グラフィックデザイナーデヴィッド・ストーン・マーチンの LP

    2022年7月  
             澤井  清

1.はじめに
 前報では、Blue Note アナログレコードジャケットの魅力について紹介した〔1〕。今回はデヴィッド・ストーン・マーチンーのジャケットについて紹介する。
 今から、15年程前イギリス生まれのジャズ評論家・DJ の「ピーター・バラカン」と「今村知子」の WOWOW ジャズ番組「Jazz File」を初めて見た。その際テーマミュジック「Laura」の魅力に惹かれた。どうもチャリー・パーカーの演奏らしい。チャリー・パーカーのサックスに「ウィズ・ストリングス」を加えた、切なさと優雅さを併せ持つた、華麗で情緒的なサックスの演奏にのめり込んだ。まずは、この Laura をお聴き下さい。

    

 出典 https://www.youtube.com/watch? v=mmm9u8dPU4A

 どうしてもこの曲の収録された CD が欲しくなり、探し求めた。現在なら、YouTube で即検索可能であるが、2007 年当時は未だ You Tube は出現したばかり。即、見つける事は困難であった。幸い仙台の HMV 店で、偶然 Laura が収録された 1995 年米国 Polygram Records Inc 発売の「Charlie Parker with Strings: The Master Takes」の CD 版を入手することができた。
   このCDのジャケット、今まで見たことの無い従来のCDやLPジャケットの顔写真や風景とは異なる、鳥をイラストに用いた秀作ジャッケト。ジャケット右下段には、作者のDavid  Stone Martin (DSM)<デヴィッド・ストーン・マーチン>名が記載されている。
興味深く思い、デヴィッド・ストーン・マーチンを調べると、LP レコードの黎明期に活躍した著名なシカゴ生まれのグラフィックデザイナーとのことである。DSM のジャッケットの多くは、楽器をはじめ、音楽を示すモチーフが必ず入っている。例えば Parker のジャケットでは、彼の仇名が「バード」 であることから Charlie Bird であることとかけて、鳥が集う中でサックス姿が描かれている。

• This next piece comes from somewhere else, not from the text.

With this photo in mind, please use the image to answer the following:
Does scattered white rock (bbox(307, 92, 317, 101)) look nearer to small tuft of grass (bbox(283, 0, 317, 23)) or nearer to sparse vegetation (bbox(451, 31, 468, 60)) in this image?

中には”泥酔”した鳥や”ハイ”になった鳥もいる。まさしく Parker の真実の姿を象徴している。この CD はオリジナル・アルバムではなく、ストリングスと共演した複数の作品をまとめたコンビレーション・アルバム。
録音当時に別々のアルバムとして発売された作品を 1995 年に再構築された。24 曲が収録され、全て 3 分前後の短いものばかり。ストリングスが加わったことで、スローな曲調の物が多くなり、演奏の雰囲気もロマンティックに感じられる。Laura をはじめ、Just Friends、April in Paris、Summertime、Dancing in the Dark、East of the Sun(and West of the Moon)等お馴染みの曲が収録され、大変聴きやすいお勧めの CD である。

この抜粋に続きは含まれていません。